The alleged Putin residence is a government owned building like Camp David. This is a exactly a Camp David type of property
and does not belong to Putin. You clowns couldn't find Putin's billions so now you just lie about Russian government property.
The mansion itself is the least interesting part of the facilities.
When the story first "broke" in 2010 or so (really, nothing has changed since then, it's a complete rehash) there were multiple contracts concerning development of this property that were signed the Presidential Administrative Office (APRF), the Federal Guard Service (FSO) and the Federal Security Service (FSB).

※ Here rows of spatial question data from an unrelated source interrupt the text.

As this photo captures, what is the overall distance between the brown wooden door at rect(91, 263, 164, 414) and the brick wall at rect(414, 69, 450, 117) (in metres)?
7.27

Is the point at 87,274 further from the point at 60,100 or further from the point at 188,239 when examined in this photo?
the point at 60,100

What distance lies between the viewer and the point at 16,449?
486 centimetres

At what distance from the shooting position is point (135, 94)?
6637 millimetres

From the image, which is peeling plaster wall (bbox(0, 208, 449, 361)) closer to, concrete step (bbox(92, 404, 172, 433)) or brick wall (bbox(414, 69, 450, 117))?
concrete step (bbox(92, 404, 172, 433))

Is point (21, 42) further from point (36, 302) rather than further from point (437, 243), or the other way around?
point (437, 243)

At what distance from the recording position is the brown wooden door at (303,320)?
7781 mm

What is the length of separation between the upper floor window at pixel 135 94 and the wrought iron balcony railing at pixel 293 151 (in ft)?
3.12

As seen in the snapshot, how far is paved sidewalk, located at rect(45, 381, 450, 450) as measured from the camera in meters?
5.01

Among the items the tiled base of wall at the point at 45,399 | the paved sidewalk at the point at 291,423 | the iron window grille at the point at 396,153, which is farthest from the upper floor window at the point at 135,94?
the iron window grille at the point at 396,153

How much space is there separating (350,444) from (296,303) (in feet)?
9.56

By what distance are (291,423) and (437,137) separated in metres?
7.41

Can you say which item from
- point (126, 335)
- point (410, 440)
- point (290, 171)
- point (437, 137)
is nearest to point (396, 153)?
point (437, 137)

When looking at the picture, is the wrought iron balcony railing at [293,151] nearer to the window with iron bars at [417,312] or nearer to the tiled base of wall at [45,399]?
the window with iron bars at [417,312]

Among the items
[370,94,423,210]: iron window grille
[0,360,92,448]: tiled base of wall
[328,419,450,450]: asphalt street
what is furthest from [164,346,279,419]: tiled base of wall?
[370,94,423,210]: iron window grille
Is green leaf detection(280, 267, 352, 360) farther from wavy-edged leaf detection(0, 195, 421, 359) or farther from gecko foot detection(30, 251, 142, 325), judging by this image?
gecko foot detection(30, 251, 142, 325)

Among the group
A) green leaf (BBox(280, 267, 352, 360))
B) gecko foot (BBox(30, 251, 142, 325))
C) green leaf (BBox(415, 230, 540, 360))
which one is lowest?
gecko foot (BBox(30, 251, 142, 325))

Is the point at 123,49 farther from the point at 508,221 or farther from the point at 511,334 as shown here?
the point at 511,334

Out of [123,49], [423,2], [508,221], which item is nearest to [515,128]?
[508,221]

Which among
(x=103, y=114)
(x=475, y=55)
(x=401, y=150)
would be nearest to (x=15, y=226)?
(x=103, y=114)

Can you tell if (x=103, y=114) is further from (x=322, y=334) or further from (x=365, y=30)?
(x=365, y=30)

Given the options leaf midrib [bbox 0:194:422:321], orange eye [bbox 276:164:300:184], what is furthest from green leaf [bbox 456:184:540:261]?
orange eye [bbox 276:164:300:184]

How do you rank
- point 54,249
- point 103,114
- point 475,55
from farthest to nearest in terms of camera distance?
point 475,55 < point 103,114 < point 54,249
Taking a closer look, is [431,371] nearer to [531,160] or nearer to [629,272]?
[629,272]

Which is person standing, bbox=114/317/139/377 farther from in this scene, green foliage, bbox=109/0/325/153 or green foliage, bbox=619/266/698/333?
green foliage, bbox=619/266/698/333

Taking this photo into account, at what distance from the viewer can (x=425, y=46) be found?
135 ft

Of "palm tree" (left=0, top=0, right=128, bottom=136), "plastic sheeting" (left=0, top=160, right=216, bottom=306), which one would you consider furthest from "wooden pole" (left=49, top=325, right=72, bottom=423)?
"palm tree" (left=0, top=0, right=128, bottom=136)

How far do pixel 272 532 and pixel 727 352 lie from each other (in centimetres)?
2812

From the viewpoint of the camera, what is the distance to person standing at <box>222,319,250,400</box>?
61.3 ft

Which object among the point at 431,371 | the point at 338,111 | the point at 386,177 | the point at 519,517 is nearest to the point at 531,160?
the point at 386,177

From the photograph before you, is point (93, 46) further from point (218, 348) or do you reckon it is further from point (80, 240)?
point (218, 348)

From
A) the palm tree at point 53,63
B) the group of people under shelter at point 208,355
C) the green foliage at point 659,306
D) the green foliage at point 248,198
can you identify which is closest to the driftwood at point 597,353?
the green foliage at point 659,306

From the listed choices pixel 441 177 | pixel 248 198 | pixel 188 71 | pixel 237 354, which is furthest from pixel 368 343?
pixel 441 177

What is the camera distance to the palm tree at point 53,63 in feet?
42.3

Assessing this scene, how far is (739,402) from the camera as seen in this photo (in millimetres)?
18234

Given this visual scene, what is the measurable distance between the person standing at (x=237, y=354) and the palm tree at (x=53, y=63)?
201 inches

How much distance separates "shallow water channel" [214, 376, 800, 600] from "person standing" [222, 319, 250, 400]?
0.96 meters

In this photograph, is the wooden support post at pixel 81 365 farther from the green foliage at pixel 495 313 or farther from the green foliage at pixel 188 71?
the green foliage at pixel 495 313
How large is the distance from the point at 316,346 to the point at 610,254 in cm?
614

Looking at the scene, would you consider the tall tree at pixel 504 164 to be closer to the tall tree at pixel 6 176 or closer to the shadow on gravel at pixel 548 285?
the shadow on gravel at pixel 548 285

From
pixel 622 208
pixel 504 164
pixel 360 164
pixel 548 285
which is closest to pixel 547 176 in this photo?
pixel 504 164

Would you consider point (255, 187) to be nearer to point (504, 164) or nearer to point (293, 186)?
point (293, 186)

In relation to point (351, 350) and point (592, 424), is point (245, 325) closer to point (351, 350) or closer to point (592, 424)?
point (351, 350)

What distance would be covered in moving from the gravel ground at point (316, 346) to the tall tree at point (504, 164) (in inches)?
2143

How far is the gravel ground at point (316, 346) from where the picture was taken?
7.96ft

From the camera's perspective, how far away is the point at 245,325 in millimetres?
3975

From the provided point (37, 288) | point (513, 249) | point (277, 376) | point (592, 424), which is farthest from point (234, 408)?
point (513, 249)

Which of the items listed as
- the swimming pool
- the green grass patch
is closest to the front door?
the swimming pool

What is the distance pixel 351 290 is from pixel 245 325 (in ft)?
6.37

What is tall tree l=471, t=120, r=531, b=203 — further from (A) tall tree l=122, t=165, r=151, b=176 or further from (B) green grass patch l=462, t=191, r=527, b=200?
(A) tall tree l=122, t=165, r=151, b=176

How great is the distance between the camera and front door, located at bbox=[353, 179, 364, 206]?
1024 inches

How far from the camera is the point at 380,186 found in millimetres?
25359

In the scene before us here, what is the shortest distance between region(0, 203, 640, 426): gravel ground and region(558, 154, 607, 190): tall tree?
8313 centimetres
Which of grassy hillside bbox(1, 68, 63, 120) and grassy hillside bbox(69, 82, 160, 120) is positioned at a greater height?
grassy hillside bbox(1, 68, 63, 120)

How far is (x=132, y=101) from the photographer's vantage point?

Real interesting things already begin with the 2008 contract for industrial levels of electricity (dedicated 110kV lines and substations) to be provided by Kubanenergo to serve FSB "Special Objects" in the area, which is unusual to say the least as that kind of power is what you'd expect for an automobile plant or something (why all this power was needed becomes quite evident below...)
These things continue with multiple contracts for FSO facilities (namely FSO unit 1473, which is the actual name of the hilltop facility), in 2011 and onwards.
Basically, the true scale of everything becomes apparent when you look at what surrounds the "palace" area. I mean, first you have the helipads right in front of the entrance, and the harbor below (which, by the way, was a military contract fulfilled by Morstroytekhnologiya for unit 1473) of course, but the real stuff is earlier up on the road.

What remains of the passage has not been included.